The concert begins with a symphony in the classical style by 20th century English composer Benjamin Britten. The themes come from his childhood, kept in a sketchbook when he was between 9 and 12. By the time he began his formal studies with Frank Bridge, he realized that he had a lot to learn about compositional technique but that he still had a knack for creating good melodies.

Next on the program is a new piano concerto by one of today's leading voices, American composer Hannah Lash. She tells us that artistic partner of the SPCO, Jeremey Denk, is one of her favorite pianists, so it is certainly a thrill to write for him. Her concerto shares aspects of traditional classical style with concertos of yore, but it's in her dreamy themes and unresolved dissonances that the imagination is captivated. In Pursuit of Flying veers into emotionally charged regions, ending in an explosion of virtuosity. It will be a show-stopper for sure. (You can sample her work by clicking on Moth Sketches above. It's not on the program, but I love it.)

Next on the program is Igor Stravinsky's modern response to Bach's Brandenburg Concerto No. 3, his neo-classic — or perhaps more aptly, neo-Baroque — Dumbarton Oaks Concerto. Commissioned for a 30th anniversary, this piece is likely the best present ever given or received.
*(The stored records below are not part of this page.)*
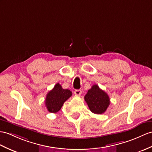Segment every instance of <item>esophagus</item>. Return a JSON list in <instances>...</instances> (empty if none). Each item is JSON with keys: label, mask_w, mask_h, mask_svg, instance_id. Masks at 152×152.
<instances>
[{"label": "esophagus", "mask_w": 152, "mask_h": 152, "mask_svg": "<svg viewBox=\"0 0 152 152\" xmlns=\"http://www.w3.org/2000/svg\"><path fill=\"white\" fill-rule=\"evenodd\" d=\"M74 94H75V95L79 96L81 95V94H82V91H81L80 90H75V91H74Z\"/></svg>", "instance_id": "34e87169"}]
</instances>
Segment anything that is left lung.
<instances>
[{"instance_id":"1","label":"left lung","mask_w":152,"mask_h":152,"mask_svg":"<svg viewBox=\"0 0 152 152\" xmlns=\"http://www.w3.org/2000/svg\"><path fill=\"white\" fill-rule=\"evenodd\" d=\"M84 100L91 112L95 114L104 113L110 103L108 94L97 84L93 85L88 91V93L84 96Z\"/></svg>"}]
</instances>
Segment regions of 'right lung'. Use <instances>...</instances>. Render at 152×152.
<instances>
[{"label":"right lung","instance_id":"1","mask_svg":"<svg viewBox=\"0 0 152 152\" xmlns=\"http://www.w3.org/2000/svg\"><path fill=\"white\" fill-rule=\"evenodd\" d=\"M72 95V91L68 89H63L61 85L57 83L52 90L48 92L45 104L48 112L50 113H57L61 110L64 102Z\"/></svg>","mask_w":152,"mask_h":152}]
</instances>
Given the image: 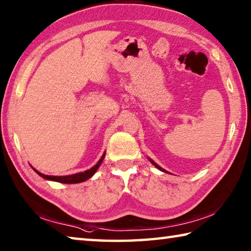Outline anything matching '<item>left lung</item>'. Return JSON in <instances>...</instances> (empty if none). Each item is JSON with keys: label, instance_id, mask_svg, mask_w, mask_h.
I'll list each match as a JSON object with an SVG mask.
<instances>
[{"label": "left lung", "instance_id": "8db88e82", "mask_svg": "<svg viewBox=\"0 0 251 251\" xmlns=\"http://www.w3.org/2000/svg\"><path fill=\"white\" fill-rule=\"evenodd\" d=\"M148 159H150V161H151V163L152 164V165H154V166L157 168V169H159V171L160 172H164V173H167V171H165V169L164 168H161L160 166H159V165H157L156 163H155V161L154 160H152V159H151V158H148Z\"/></svg>", "mask_w": 251, "mask_h": 251}]
</instances>
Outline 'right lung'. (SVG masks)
Returning <instances> with one entry per match:
<instances>
[{"instance_id":"1","label":"right lung","mask_w":251,"mask_h":251,"mask_svg":"<svg viewBox=\"0 0 251 251\" xmlns=\"http://www.w3.org/2000/svg\"><path fill=\"white\" fill-rule=\"evenodd\" d=\"M105 154L104 152L101 155L100 159L97 161V164L95 166H93L91 169H87V171L82 172V173H77V174H73V175H67V176H50V175H44V174L40 173L39 171H36L35 168L34 172H35L37 175H40L42 178H44L46 180H52V181H57V182H62V184H78V182H83L85 180H87L88 178H91L94 174L97 172V169L100 166V164L103 163V160L105 158Z\"/></svg>"}]
</instances>
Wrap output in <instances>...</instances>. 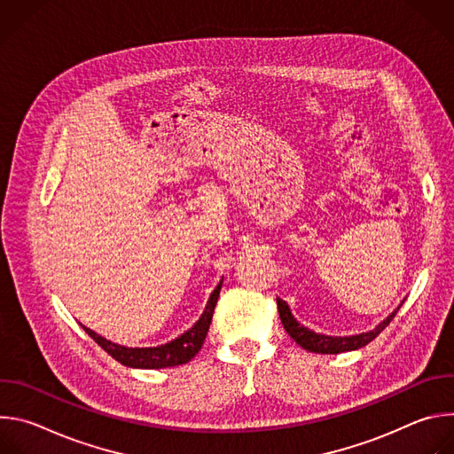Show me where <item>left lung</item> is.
<instances>
[{
	"label": "left lung",
	"instance_id": "obj_1",
	"mask_svg": "<svg viewBox=\"0 0 454 454\" xmlns=\"http://www.w3.org/2000/svg\"><path fill=\"white\" fill-rule=\"evenodd\" d=\"M278 303V312H280V319H282V325L286 329V333L293 338V341H296L301 348L314 352V354H340V352H348V350H357L364 345H368L370 341H373L387 325H390V321L394 319V316L397 314V310L401 309V305L387 316L386 319H382L379 325L370 331V333H363L357 336H345V338H333V336H321L316 334L309 329H305L303 325L293 317L287 303L284 300H277Z\"/></svg>",
	"mask_w": 454,
	"mask_h": 454
}]
</instances>
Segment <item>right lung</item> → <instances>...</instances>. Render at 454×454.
<instances>
[{"label": "right lung", "mask_w": 454, "mask_h": 454, "mask_svg": "<svg viewBox=\"0 0 454 454\" xmlns=\"http://www.w3.org/2000/svg\"><path fill=\"white\" fill-rule=\"evenodd\" d=\"M221 287H223V280L217 284V287L210 294L205 312L201 314V317L196 323H193L192 329H188L184 334H181L174 341L160 345V347L127 348V347H120V345H114V343L104 340L102 336L95 334L91 329L84 327V331L88 333L90 338L95 340V343H98V347H102L120 364L131 366V368H167V366L184 364L201 350V347L205 343Z\"/></svg>", "instance_id": "right-lung-1"}]
</instances>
Finally, the concert gets down-home with fiddle-influenced music: Aaron Copland's "Hoe Down" from Rodeo and a work by this weekend's guest conductor, Teddy Abrams. Fiddling for Strings and Piano was written during what he says was a meaningful and nostalgic period of his life, when he spent three summers in the mountains of western North Carolina learning to play "old-time" fiddling music. It was especially powerful for a classical musician who began to connect the power of folk music as part of America's aural tradition.

Also on the program, violinist Eunice Kim will perform a work by Jeremy Kittel called Pando. More pieced together from improvisation than written down, it's a trance-like minimalist blend of traditional fiddle with a hit of banjo for good measure.

This is going to be one heck of a concert, so don't miss it!